– Простите, господин следователь… – В просвете двери стоял невысокий мужчина в старомодной куртке и светлых джинсах.

Теперь стало понятно, почему не едет машина. Человек придерживал дверцу рукой. На вид ему не было и сорока, но в темных волосах проступала седина, а глаза были какими-то погасшими, будто у столетнего старца. Руперт уже встречал людей с такими глазами. Но где и когда, он пока не припоминал.

– Ну? – Ульрих нахмурился.

– Я поселился здесь только вчера вечером и еще не оформил машину. Вы не подбросите меня в центр?

– Метро прямо и налево. – Руперт встретился с ним взглядом. – Руку уберите.

– К сожалению, я и кредитку пока не завел.

– Вчера родились? – Ульрих вдруг понял, где видел людей с такими глазами. – Сколько отмотал?

– Извините? – Новый сосед недоуменно поднял брови. – А-а, вы об этом…

– Об этом. Судя по одежке, не меньше десяти? И что, не насиделся? Если желаешь, могу устроить вторую ходку. Например, за вторжение в частные владения.

– Простите, господин следователь. – Мужчина убрал руку, и дверца машины закрылась.

Руперт взглянул в зеркало. Человек стоял на месте, глядя куда-то в пространство. Уходить он не спешил. Да, скорее всего, ему и некуда было идти. После десяти лет отсидки остаются только воспоминания и сомнительные знакомства, обычно приводящие к рецидиву. Хотя этот кадр на закоренелого уголовника не походил. А если присмотреться повнимательнее… Выправка как у военного и прическа… И взгляд этот проклятый! Ни дать ни взять – на смотре стоит, в строю. И словечек жаргонных не понимает. В военной тюрьме, что ли, чалился? Ульрих ткнул в сенсор, и дверца снова открылась.

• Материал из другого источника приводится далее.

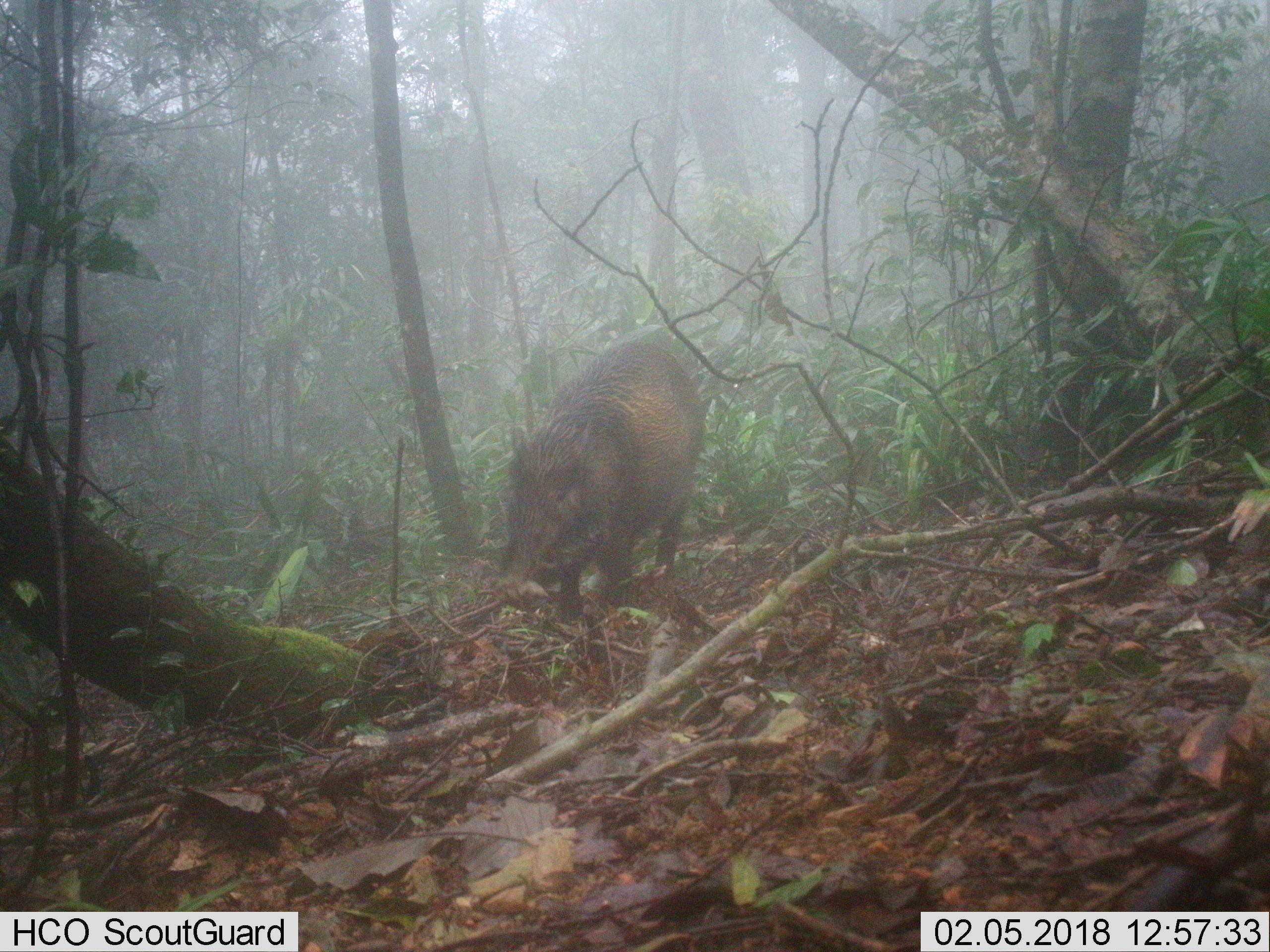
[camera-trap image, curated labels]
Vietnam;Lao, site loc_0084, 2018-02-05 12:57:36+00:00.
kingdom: Animalia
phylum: Chordata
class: Mammalia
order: Artiodactyla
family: Suidae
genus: Sus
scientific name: Sus scrofa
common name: eurasian wild pig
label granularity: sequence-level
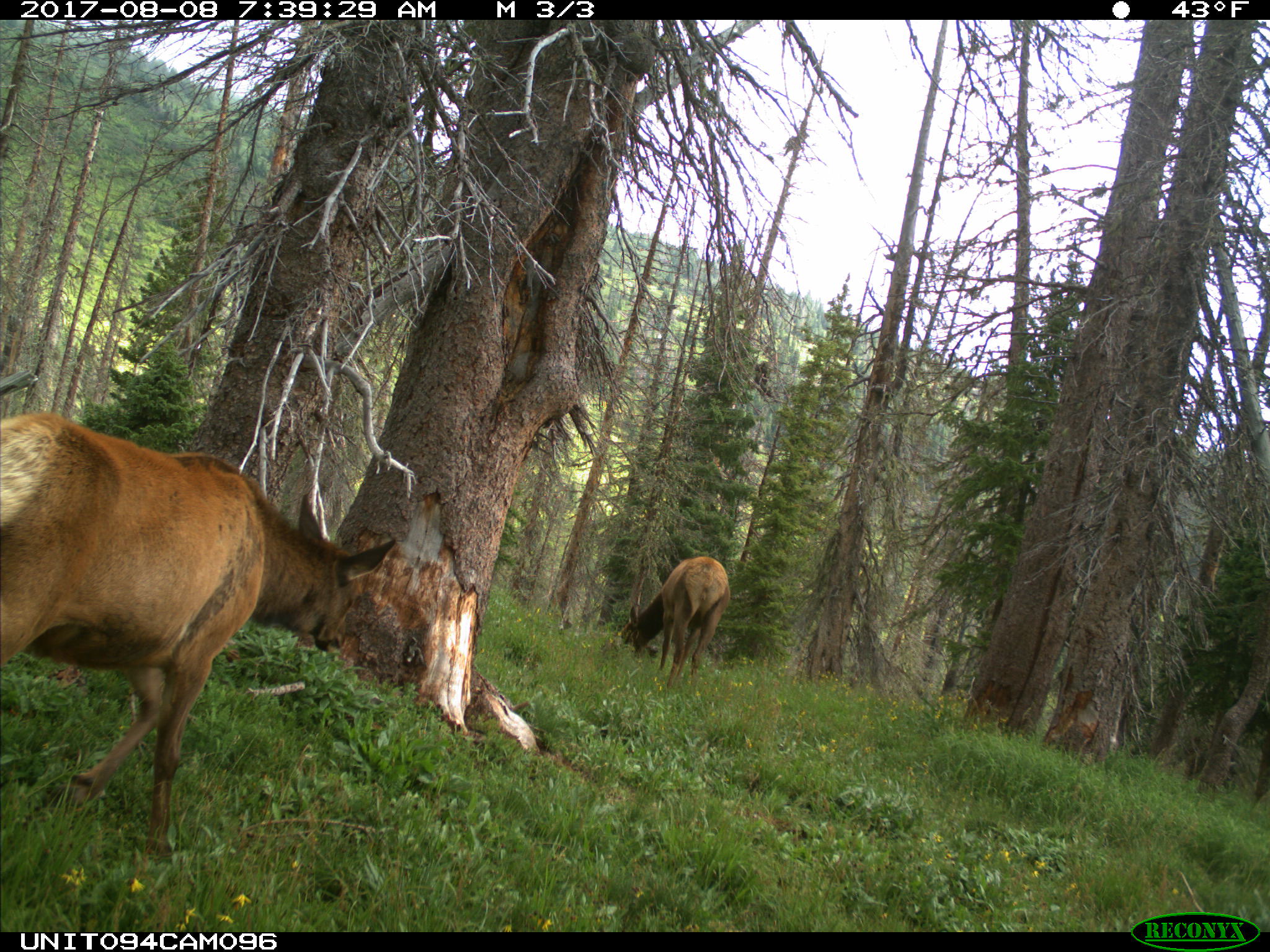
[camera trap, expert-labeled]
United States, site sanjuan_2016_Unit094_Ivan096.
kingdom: Animalia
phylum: Chordata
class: Mammalia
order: Artiodactyla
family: Cervidae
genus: Cervus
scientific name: Cervus elaphus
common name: red deer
Cervus elaphus (red deer).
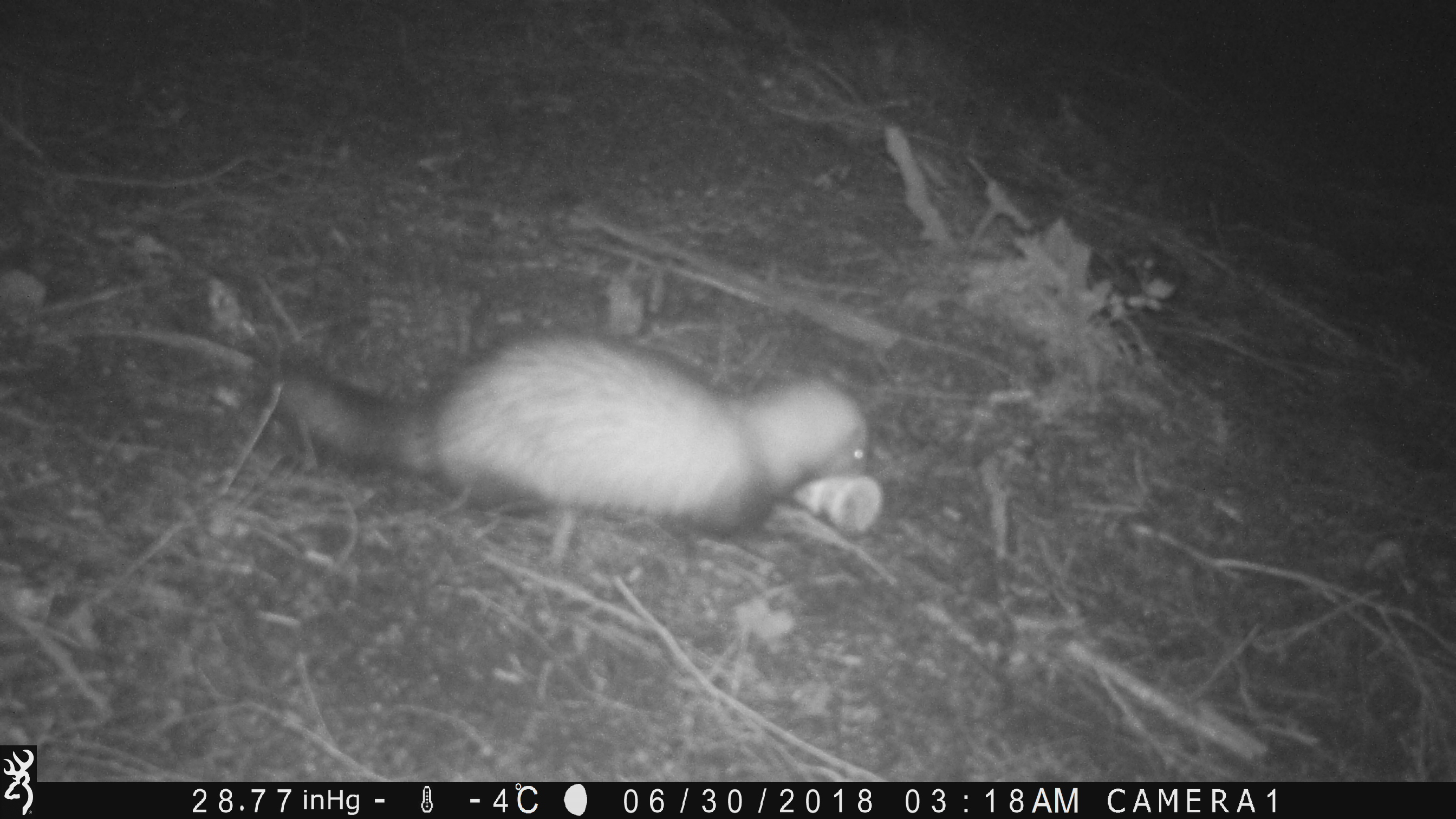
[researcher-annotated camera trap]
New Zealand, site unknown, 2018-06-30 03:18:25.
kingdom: Animalia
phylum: Chordata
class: Mammalia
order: Carnivora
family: Mustelidae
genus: Mustela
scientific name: Mustela furo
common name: ferret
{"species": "ferret (Mustela furo)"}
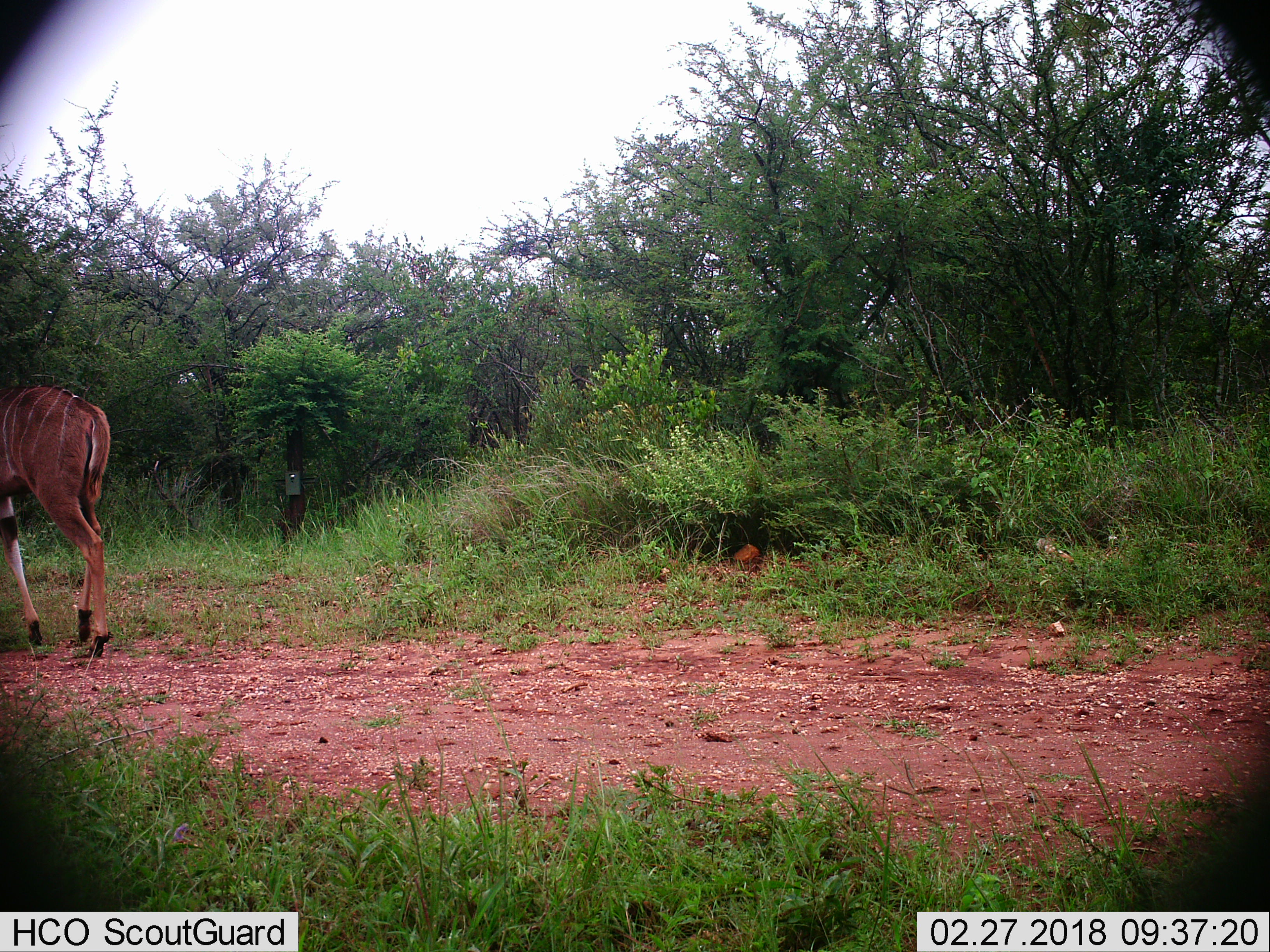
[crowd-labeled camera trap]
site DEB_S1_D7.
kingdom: Animalia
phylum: Chordata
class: Mammalia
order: Artiodactyla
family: Bovidae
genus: Tragelaphus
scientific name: Tragelaphus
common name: kudu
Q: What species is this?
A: Kudu (Tragelaphus).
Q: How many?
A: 1.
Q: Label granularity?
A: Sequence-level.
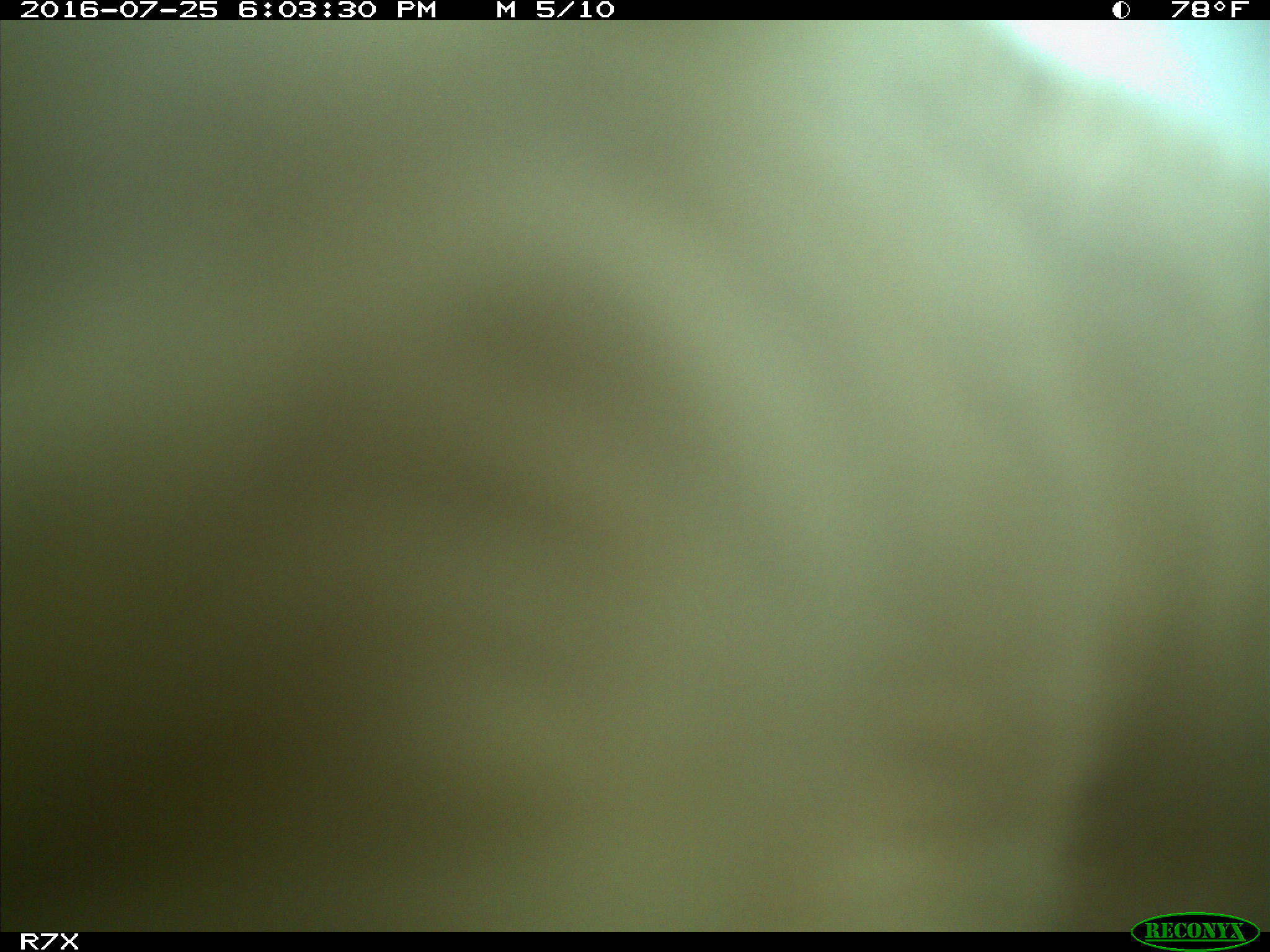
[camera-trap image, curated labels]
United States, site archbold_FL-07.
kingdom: Animalia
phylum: Chordata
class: Mammalia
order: Artiodactyla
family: Bovidae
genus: Bos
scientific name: Bos taurus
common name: domestic cow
Bos taurus (domestic cow).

– Эй, дембель, а что ты в центре забыл?

На русское словечко «дембель» мужчина откликнулся охотно. Он смущенно улыбнулся и спрятал руки за спину.

– Да мне все равно, куда… Я поговорить с вами хотел.

– Ну, приходи в прокуратуру.

– Так ведь у меня, кроме «справки о демобилизации», ничего нет. Ни доехать до вас, ни пропуск выписать.

– Пропуск и по справке можно оформить, – усмехнулся Руперт. – А вот доехать… Ладно, садись, если не брезгуешь в одной машине со следователем ехать.

– Я не уголовник. – Человек произнес это чуть обиженно. – И зла ни на кого не держу. Наказан я был вполне справедливо. Даже мягко. Будь я судьей, я бы…

– Двадцать дал вместо десяти? – Следователь недоверчиво ухмыльнулся.

– Расстрелял бы к чертовой матери. – Военный нервно потер ладони. – Выслушайте меня, пожалуй-ста, господин следователь, прямо сейчас.

– Что за спешка? – Ульрих приказал машине отправляться. – Десять лет дело терпело. Лицензия кончается?

– Я… – Человек обернулся и бросил взгляд на подъезд, будто стараясь запомнить, как теперь выглядит его жилище. – Я не хочу появляться в прокуратуре.

– Это почему? Ты же теперь честный человек.

– Я – да.

– Вот как?! – Ульрих удивленно крякнул. – А в Генпрокуратуре, значит, не честные?

– Не все. У меня есть доказательства, что один из сотрудников вашего ведомства замешан в… заговоре.

– Ну да, – рассмеялся Руперт. – В заговоре молчания. Чего ж ты ко мне подкатился? Может, я и есть тот негодяй, только хорошо замаскированный?

– Нет, это не вы.

– Это почему? – Следователь состроил смешную, по его мнению, физиономию.

– Я знаю всех подозреваемых поименно. В заговоре участвует как минимум полсотни человек из разных государственных и частных контор.

Ульрих подавился очередным смешком и вытаращился на соседа. Вообще-то такие погасшие глаза бывают не только у вышедших на свободу. Есть еще одна категория граждан – пациенты дурдома. В прокуратуру частенько приходят подобные типы, и большинство как раз с разоблачениями всевозможных заговоров.